- _Directive_
Write out every line of text in the data below word for word, leaving out the pictures.

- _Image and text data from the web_
● ● ● ● ●

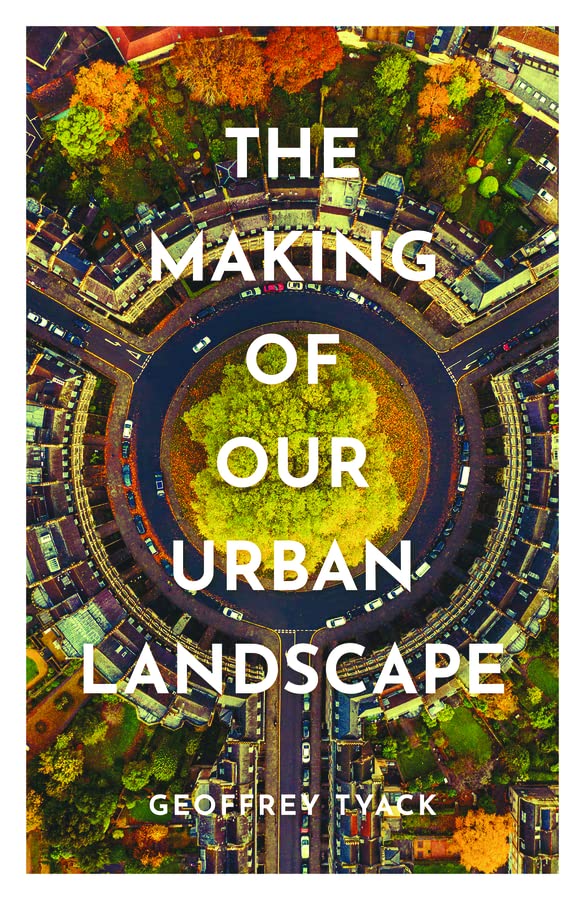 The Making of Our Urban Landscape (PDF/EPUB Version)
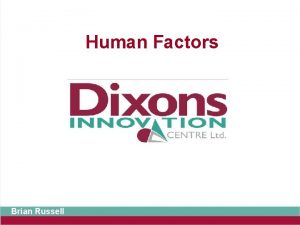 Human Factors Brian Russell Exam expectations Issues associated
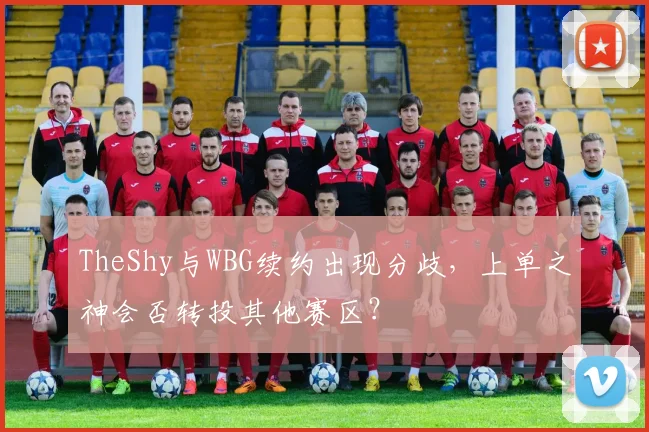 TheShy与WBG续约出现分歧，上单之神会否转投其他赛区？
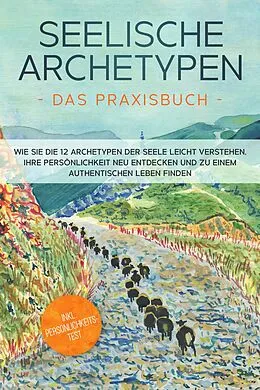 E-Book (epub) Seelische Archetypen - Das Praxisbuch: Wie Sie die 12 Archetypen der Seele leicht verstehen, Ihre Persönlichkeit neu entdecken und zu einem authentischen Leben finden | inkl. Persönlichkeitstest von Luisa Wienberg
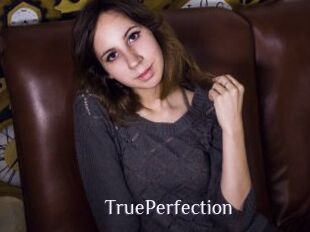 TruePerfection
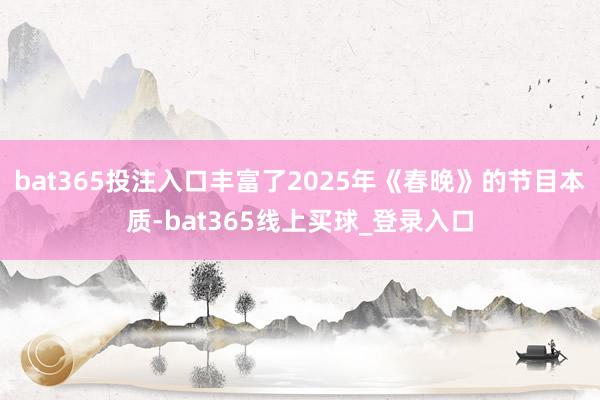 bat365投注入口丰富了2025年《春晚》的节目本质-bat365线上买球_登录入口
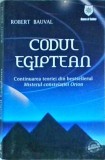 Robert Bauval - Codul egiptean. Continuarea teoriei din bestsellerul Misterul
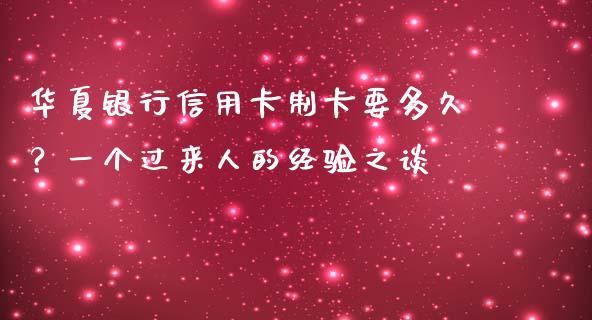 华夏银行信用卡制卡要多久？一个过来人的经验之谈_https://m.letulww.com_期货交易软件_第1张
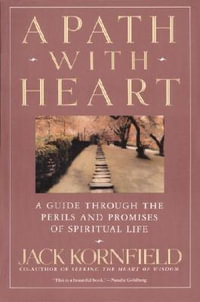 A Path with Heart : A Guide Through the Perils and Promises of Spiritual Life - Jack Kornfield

● ● ● ● ●

- _Output for this task_
 The Making of Our Urban Landscape (PDF/EPUB Version)
 Human Factors Brian Russell Exam expectations Issues associated
 TheShy与WBG续约出现分歧，上单之神会否转投其他赛区？
 E-Book (epub) Seelische Archetypen - Das Praxisbuch: Wie Sie die 12 Archetypen der Seele leicht verstehen, Ihre Persönlichkeit neu entdecken und zu einem authentischen Leben finden | inkl. Persönlichkeitstest von Luisa Wienberg
 TruePerfection
 bat365投注入口丰富了2025年《春晚》的节目本质-bat365线上买球_登录入口
 Robert Bauval - Codul egiptean. Continuarea teoriei din bestsellerul Misterul
 华夏银行信用卡制卡要多久？一个过来人的经验之谈_https://m.letulww.com_期货交易软件_第1张
 A Path with Heart : A Guide Through the Perils and Promises of Spiritual Life - Jack Kornfield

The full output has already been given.